Reproduce each of the following lines verbatim, without changing any character.

START Given data

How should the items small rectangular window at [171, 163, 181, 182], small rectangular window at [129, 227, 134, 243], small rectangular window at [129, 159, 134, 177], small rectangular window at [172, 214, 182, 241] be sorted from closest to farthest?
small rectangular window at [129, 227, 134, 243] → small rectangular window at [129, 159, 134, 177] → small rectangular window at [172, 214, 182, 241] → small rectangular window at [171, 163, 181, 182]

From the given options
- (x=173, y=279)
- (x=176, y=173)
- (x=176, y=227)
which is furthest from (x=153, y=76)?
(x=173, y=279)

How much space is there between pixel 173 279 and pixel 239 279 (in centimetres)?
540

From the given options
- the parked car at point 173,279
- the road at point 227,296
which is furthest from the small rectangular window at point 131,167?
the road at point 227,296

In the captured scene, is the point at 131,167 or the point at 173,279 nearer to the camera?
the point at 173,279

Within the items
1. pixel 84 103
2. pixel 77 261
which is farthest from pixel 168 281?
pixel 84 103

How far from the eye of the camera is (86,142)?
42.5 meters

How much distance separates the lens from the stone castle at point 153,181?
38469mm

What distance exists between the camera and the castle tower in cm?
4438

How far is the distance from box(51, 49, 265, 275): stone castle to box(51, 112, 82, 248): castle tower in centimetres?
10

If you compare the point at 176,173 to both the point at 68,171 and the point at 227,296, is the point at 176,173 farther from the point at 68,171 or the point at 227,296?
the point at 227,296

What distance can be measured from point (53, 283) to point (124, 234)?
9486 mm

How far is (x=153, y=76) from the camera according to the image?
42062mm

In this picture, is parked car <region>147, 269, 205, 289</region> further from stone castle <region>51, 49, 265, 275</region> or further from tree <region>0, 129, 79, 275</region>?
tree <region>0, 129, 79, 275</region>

END Given data

● **Final answer**
How should the items small rectangular window at [171, 163, 181, 182], small rectangular window at [129, 227, 134, 243], small rectangular window at [129, 159, 134, 177], small rectangular window at [172, 214, 182, 241] be sorted from closest to farthest?
small rectangular window at [129, 227, 134, 243] → small rectangular window at [129, 159, 134, 177] → small rectangular window at [172, 214, 182, 241] → small rectangular window at [171, 163, 181, 182]

From the given options
- (x=173, y=279)
- (x=176, y=173)
- (x=176, y=227)
which is furthest from (x=153, y=76)?
(x=173, y=279)

How much space is there between pixel 173 279 and pixel 239 279 (in centimetres)?
540

From the given options
- the parked car at point 173,279
- the road at point 227,296
which is furthest from the small rectangular window at point 131,167?
the road at point 227,296

In the captured scene, is the point at 131,167 or the point at 173,279 nearer to the camera?
the point at 173,279

Within the items
1. pixel 84 103
2. pixel 77 261
which is farthest from pixel 168 281?
pixel 84 103

How far from the eye of the camera is (86,142)?
42.5 meters

How much distance separates the lens from the stone castle at point 153,181?
38469mm

What distance exists between the camera and the castle tower in cm?
4438

How far is the distance from box(51, 49, 265, 275): stone castle to box(51, 112, 82, 248): castle tower in centimetres?
10

If you compare the point at 176,173 to both the point at 68,171 and the point at 227,296, is the point at 176,173 farther from the point at 68,171 or the point at 227,296?
the point at 227,296

What distance can be measured from point (53, 283) to point (124, 234)?
9486 mm

How far is (x=153, y=76) from the camera according to the image?
42062mm

In this picture, is parked car <region>147, 269, 205, 289</region> further from stone castle <region>51, 49, 265, 275</region> or further from tree <region>0, 129, 79, 275</region>?
tree <region>0, 129, 79, 275</region>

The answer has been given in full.